Im Jahr 2000 wurden weltweit etwa 8000 Tonnen Angorawolle produziert, über 90 % davon in China10. Von dort wird die Wolle hauptsächlich nach Europa (Deutschland, Italien, Großbritannien) und Asien (Indien, Japan, Südkorea) exportiert11. Der aktuelle Preis für Angorawolle liegt zwischen 35 und 260 USD pro Kilo12,13. Der Preis variiert je nach Rasse und Produktionsqualität allerdings stark. Multipliziert man die Preisspanne mit der recherchierten Jahresproduktion von 8000t, ergibt sich durch den Verkauf von Angorawolle ein jährlicher Umsatz von 280.000 bis 2.080.000 USD. Je nach Rasse produzieren die Kaninchen 350g - 1.000g Wolle pro Jahr12. Bei einer Lebensdauer von drei Jahren und einem durchschnittlichen Wollpreis von 147 USD pro Kilo generiert ein Kaninchen also einen Umsatz zwischen 154 und 441 USD. Der wichtigste Indikator für die wirtschaftliche Rentabilität der Kaninchen ist das Verhältnis zwischen Futteraufnahme und Wolleproduktion10. In einer Arbeit aus dem Jahr 2019 wurde dieses Verhältnis bei Angorakaninchen berechnet. Man rechnete aus, dass nur die ersten 13 Wollernten rentabel sind. Mit zunehmendem Alter produziert das Tier immer weniger Wolle, sodass die Haltung teurer ist als die entnommene Wolle. Wenn man davon ausgeht, dass die Wolle alle drei Monate geerntet wird, ist die Haltung der Kaninchen also nur in ihren ersten 3 Lebensjahren rentabel. Obwohl die Lebenserwartung bei 5-8 Jahren liegt14, werden kommerziell gehaltene Kaninchen nach etwa drei Jahren getötet10.

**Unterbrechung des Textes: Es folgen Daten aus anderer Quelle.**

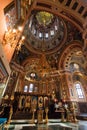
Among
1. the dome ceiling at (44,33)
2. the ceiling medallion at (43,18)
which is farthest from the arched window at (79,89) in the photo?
the ceiling medallion at (43,18)

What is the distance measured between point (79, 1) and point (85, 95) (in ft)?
34.5

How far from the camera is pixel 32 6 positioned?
7.69 meters

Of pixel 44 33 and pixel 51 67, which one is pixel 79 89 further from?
pixel 44 33

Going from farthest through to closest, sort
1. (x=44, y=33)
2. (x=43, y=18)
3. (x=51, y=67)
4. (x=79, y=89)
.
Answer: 1. (x=43, y=18)
2. (x=44, y=33)
3. (x=51, y=67)
4. (x=79, y=89)

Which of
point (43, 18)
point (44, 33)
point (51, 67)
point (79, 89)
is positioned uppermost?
point (43, 18)

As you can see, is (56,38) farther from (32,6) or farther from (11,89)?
(11,89)

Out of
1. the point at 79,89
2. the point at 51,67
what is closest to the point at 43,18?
the point at 51,67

Die Haltung der Tiere immer mehr umstritten. 2013 veröffentlichte PETA ein Video in dem klar wurde, wie schlecht die Tiere in den Farmen untergebracht und behandelt werden15. Die Veröffentlichung der Tierquälerei hatte auch wirtschaftliche Folgen: Nach dem Skandal stellten große Modemarken die Verwendung von Angorafasern für ihre Kleidung ein1.
Angorakaninchen produzieren in der Tat außergewöhnlich gute Wolle, die in der Wollindustrie eine Nische einnimmt. Bei der Produktion sollte jedoch mehr auf das Wohlergehen der Kaninchen geachtet werden. Den Preis für die besondere Faser sollten nicht nur die Tiere zahlen.